California Court of Appeals, First District, Fifth Division
Mar 27, 2008
No. A119097 (Cal. Ct. App. Mar. 27, 2008)

Opinion


JULIO MESTRE, Petitioner and Appellant, v. NATHANIEL FORD, SR., Executive Director of the San Francisco Municipal Transportation Agency, et al., Respondents. A119097 California Court of Appeal, First District, Fifth Division March 27, 2008

NOT TO BE PUBLISHED

San Francisco County Super. Ct. No. CPF-06-506696

NEEDHAM, J.

Petitioner Julio Mestre was terminated from his position as a bus driver for respondent San Francisco Metropolitan Transportation Agency (MTA) based on his commission of a sexual battery while on duty.
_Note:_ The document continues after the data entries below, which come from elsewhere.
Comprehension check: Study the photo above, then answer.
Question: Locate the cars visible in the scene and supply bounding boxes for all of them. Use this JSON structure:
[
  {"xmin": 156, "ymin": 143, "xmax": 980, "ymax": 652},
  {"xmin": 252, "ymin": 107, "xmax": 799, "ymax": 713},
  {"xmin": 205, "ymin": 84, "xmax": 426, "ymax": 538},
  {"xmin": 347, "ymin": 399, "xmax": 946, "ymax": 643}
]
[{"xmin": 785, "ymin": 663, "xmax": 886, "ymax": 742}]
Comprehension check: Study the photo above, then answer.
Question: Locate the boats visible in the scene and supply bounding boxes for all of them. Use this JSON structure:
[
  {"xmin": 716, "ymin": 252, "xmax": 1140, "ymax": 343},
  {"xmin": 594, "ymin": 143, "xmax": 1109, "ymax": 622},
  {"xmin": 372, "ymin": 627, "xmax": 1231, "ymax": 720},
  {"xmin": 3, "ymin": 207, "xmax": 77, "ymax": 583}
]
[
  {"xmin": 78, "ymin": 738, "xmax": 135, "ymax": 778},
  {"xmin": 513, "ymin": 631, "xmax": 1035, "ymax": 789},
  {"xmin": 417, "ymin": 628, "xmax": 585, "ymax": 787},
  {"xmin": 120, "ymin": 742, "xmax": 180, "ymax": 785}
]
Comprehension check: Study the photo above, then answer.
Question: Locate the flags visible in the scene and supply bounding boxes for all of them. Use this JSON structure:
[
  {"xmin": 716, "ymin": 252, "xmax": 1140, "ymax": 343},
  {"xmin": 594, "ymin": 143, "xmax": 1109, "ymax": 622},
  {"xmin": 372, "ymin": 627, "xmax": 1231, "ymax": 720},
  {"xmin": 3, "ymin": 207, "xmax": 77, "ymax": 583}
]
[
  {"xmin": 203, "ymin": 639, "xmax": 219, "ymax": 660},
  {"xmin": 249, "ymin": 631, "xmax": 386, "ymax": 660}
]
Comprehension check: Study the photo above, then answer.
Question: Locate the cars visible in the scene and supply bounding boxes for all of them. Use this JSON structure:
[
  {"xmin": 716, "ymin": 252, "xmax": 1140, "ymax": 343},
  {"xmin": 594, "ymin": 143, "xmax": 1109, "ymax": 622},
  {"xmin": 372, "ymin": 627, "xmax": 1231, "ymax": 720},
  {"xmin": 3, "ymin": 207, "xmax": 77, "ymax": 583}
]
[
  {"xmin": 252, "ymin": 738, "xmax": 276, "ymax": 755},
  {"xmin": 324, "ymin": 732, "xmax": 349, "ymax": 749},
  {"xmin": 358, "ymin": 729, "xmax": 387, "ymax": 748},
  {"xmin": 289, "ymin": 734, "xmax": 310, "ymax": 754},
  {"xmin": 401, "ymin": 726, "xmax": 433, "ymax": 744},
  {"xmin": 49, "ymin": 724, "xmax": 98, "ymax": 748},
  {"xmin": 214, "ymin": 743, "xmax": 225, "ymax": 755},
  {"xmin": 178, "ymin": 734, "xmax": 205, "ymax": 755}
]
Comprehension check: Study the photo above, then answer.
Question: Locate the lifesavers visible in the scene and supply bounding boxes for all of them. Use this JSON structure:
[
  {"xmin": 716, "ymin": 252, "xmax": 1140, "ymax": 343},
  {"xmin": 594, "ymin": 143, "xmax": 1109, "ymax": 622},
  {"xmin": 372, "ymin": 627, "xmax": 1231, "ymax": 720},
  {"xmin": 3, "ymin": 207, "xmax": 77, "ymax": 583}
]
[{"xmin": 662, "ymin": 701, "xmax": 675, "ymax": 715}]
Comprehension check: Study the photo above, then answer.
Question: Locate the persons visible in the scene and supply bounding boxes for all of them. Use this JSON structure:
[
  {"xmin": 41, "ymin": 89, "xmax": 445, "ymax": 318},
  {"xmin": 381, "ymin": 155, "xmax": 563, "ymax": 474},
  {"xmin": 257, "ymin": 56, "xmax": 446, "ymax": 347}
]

He filed a grievance to challenge his termination, which proceeded through the required levels of administrative review and was ultimately denied by respondent Nathaniel Ford, Sr., the Executive Director of MTA. Petitioner sought a writ of administrative mandamus under Code of Civil Procedure section 1094.5, arguing that (1) the grievance should have been granted based on MTA’s failure to comply with the time limits for the Step 4 level of administrative review; (2) he was denied procedural due process; and (3) no substantial evidence supported a finding that petitioner had committed the acts of which he was accused. We affirm the trial court’s order denying the petition.

BACKGROUND

Petitioner was employed as a bus driver for MTA and is a member of the Transport Workers Union of America, Local 250-A. The relationship between union members and MTA is governed by a Memorandum of Understanding (MOU), which describes the procedure for resolving disciplinary actions taken by MTA against its transit worker employees and employee grievances filed in response thereto.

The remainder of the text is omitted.